Regulation (EU) 2025/327 entered into force on 26 March 2025, creating the first EU-wide legal, technical, and governance framework for sharing and reusing electronic health data. The timelines are firm: by March 2029, every member state must support cross-border exchange of patient summaries, e-prescriptions, and e-dispensations, and all commercial EHRs must be certified, and by 2031, medical imaging, lab results, and discharge reports will join the mandatory data set. Non-compliance comes at a cost: financial penalties of up to €20 million or 4% of global turnover, and non-EHDS-compliant systems cannot be marketed in the EU.
Yet beneath the regulatory pressure lies a far larger opportunity that stakeholders increasingly recognise, a chance to finally modernise Europe’s fragmented digital foundations.

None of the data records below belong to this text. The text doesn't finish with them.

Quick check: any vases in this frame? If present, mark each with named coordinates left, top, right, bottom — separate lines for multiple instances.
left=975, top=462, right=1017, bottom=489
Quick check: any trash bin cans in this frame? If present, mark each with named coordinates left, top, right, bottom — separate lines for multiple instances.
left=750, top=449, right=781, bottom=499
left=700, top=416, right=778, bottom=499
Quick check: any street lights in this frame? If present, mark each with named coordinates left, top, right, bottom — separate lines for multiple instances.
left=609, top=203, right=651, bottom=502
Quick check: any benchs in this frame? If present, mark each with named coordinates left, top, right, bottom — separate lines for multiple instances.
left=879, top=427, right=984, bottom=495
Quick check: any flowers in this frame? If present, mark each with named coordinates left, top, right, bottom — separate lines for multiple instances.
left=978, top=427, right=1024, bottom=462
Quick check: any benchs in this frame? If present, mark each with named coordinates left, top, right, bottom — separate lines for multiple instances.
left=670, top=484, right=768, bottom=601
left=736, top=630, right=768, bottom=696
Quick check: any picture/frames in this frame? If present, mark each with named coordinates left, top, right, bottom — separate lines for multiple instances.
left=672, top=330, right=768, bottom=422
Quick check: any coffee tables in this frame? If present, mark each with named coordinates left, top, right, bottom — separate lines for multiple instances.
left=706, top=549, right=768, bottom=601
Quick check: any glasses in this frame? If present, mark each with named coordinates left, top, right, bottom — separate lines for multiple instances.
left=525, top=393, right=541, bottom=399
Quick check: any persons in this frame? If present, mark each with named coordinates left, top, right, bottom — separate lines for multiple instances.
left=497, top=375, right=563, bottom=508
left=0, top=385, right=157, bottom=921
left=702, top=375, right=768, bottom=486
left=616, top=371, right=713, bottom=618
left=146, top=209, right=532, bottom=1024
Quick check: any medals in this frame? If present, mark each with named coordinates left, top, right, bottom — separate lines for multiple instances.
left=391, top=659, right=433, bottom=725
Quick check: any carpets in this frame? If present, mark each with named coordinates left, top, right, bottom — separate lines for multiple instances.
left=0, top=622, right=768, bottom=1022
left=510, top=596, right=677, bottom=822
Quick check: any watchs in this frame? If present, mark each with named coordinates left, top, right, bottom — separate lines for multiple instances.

EHDS is about shifting value from siloed clinical applications to shared data, semantics, and governance. It marks the moment when interoperability becomes a public good, and when platforms built on open standards can help Europe leap forward where traditional EHR architectures fall short.
What stakeholders expect EHDS to unlock?
Across Europe, stakeholder conversations about EHDS carry a familiar mix of excitement and unease. “It’s huge,” “It’s unclear,” “It’s overdue,” “It’s our chance to finally fix this.” Yet despite concerns about timelines, governance, and the unfinished state of the implementing acts, a shared belief keeps resurfacing: EHDS could finally deliver what health systems have been missing for years. Stakeholders envision:
- Real continuity of care, where a patient’s history follows them across providers and borders.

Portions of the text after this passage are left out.